(LISTING):

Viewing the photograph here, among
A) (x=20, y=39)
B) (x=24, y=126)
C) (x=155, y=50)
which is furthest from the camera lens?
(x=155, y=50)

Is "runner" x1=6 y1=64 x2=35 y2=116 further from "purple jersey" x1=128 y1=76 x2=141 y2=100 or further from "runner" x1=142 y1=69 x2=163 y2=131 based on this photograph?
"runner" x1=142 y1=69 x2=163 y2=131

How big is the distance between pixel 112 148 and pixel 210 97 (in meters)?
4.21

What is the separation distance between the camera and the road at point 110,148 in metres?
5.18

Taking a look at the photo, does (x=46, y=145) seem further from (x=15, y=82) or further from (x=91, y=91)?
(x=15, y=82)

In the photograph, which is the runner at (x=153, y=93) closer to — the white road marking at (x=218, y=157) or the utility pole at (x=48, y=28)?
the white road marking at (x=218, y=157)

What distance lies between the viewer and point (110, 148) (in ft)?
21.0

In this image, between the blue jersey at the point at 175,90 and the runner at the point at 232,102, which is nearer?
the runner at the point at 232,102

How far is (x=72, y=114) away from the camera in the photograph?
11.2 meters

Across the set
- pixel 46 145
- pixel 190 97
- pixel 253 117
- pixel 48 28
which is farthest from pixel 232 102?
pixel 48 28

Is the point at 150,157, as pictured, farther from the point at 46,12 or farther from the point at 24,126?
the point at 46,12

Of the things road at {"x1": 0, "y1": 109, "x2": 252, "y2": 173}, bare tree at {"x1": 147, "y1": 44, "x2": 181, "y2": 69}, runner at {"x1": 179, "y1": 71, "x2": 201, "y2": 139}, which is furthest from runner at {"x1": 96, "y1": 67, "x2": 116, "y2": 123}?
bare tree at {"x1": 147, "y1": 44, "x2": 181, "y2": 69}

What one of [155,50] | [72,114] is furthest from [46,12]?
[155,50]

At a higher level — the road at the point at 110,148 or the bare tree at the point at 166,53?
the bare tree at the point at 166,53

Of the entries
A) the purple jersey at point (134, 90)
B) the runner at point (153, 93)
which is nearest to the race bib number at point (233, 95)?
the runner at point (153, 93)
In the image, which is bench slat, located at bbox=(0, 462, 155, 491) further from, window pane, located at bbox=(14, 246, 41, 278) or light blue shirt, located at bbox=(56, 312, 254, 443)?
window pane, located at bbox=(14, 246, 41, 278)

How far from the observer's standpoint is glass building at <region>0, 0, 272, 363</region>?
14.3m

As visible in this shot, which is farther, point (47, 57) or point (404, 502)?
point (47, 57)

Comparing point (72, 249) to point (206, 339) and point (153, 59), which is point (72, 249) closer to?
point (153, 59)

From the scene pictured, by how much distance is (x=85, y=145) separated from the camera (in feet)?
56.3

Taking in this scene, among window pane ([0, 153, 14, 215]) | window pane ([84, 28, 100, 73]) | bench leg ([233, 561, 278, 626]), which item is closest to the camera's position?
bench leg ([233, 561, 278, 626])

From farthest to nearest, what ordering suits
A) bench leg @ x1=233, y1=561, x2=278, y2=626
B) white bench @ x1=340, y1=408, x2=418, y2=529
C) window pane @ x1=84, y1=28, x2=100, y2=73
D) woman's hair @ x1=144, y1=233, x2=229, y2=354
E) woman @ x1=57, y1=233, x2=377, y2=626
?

(WHAT YOU WILL DO): Rewrite all of the records above with every "photograph" changed to "image" and nothing else altered.

(WORKED SOLUTION):
Viewing the image here, among
A) (x=20, y=39)
B) (x=24, y=126)
C) (x=155, y=50)
which is furthest from the camera lens?
(x=155, y=50)

Is "runner" x1=6 y1=64 x2=35 y2=116 further from "purple jersey" x1=128 y1=76 x2=141 y2=100 or further from "runner" x1=142 y1=69 x2=163 y2=131 based on this image?
"runner" x1=142 y1=69 x2=163 y2=131

How big is the distance between pixel 112 148 and pixel 210 97 (in meters)?
4.21

What is the separation distance between the camera and the road at point 110,148 in metres?
5.18

Taking a look at the photo, does (x=46, y=145) seem further from (x=15, y=82) or further from (x=91, y=91)?
(x=15, y=82)

In the image, which is the runner at (x=153, y=93) closer to — the white road marking at (x=218, y=157) or the utility pole at (x=48, y=28)?
the white road marking at (x=218, y=157)

What distance lies between the viewer and point (110, 148) (in ft)?
21.0

In this image, between the blue jersey at the point at 175,90 and the runner at the point at 232,102, which is nearer?
the runner at the point at 232,102

How far is (x=72, y=114) away from the camera in the image?
11.2 meters

Across the set
- pixel 46 145
- pixel 190 97
- pixel 253 117
- pixel 48 28
which is farthest from pixel 232 102?
pixel 48 28

Is the point at 150,157, as pictured, farther from the point at 46,12 or farther from the point at 24,126?
the point at 46,12

Of the things road at {"x1": 0, "y1": 109, "x2": 252, "y2": 173}, bare tree at {"x1": 147, "y1": 44, "x2": 181, "y2": 69}, runner at {"x1": 179, "y1": 71, "x2": 201, "y2": 139}, which is furthest from runner at {"x1": 96, "y1": 67, "x2": 116, "y2": 123}?
bare tree at {"x1": 147, "y1": 44, "x2": 181, "y2": 69}

What one of [155,50] | [72,114] is furthest from [46,12]?
[155,50]

At a higher level — the road at the point at 110,148 or the bare tree at the point at 166,53?
the bare tree at the point at 166,53

Of the entries
A) the purple jersey at point (134, 90)
B) the runner at point (153, 93)
which is nearest to the race bib number at point (233, 95)?
the runner at point (153, 93)
In the image, which is bench slat, located at bbox=(0, 462, 155, 491) further from, window pane, located at bbox=(14, 246, 41, 278) or light blue shirt, located at bbox=(56, 312, 254, 443)?
window pane, located at bbox=(14, 246, 41, 278)

How far from the observer's standpoint is glass building at <region>0, 0, 272, 363</region>?
14.3m

As visible in this shot, which is farther, point (47, 57) or point (404, 502)?
point (47, 57)

Comparing point (72, 249) to point (206, 339) and point (153, 59), which is point (72, 249) closer to?
point (153, 59)

From the scene pictured, by how much distance is (x=85, y=145) separated from the camera (in feet)?
56.3

Taking in this scene, among window pane ([0, 153, 14, 215]) | window pane ([84, 28, 100, 73]) | bench leg ([233, 561, 278, 626]), which item is closest to the camera's position?
bench leg ([233, 561, 278, 626])

From farthest to nearest, what ordering suits
A) bench leg @ x1=233, y1=561, x2=278, y2=626
B) white bench @ x1=340, y1=408, x2=418, y2=529
C) window pane @ x1=84, y1=28, x2=100, y2=73
D) woman's hair @ x1=144, y1=233, x2=229, y2=354
E) woman @ x1=57, y1=233, x2=377, y2=626
?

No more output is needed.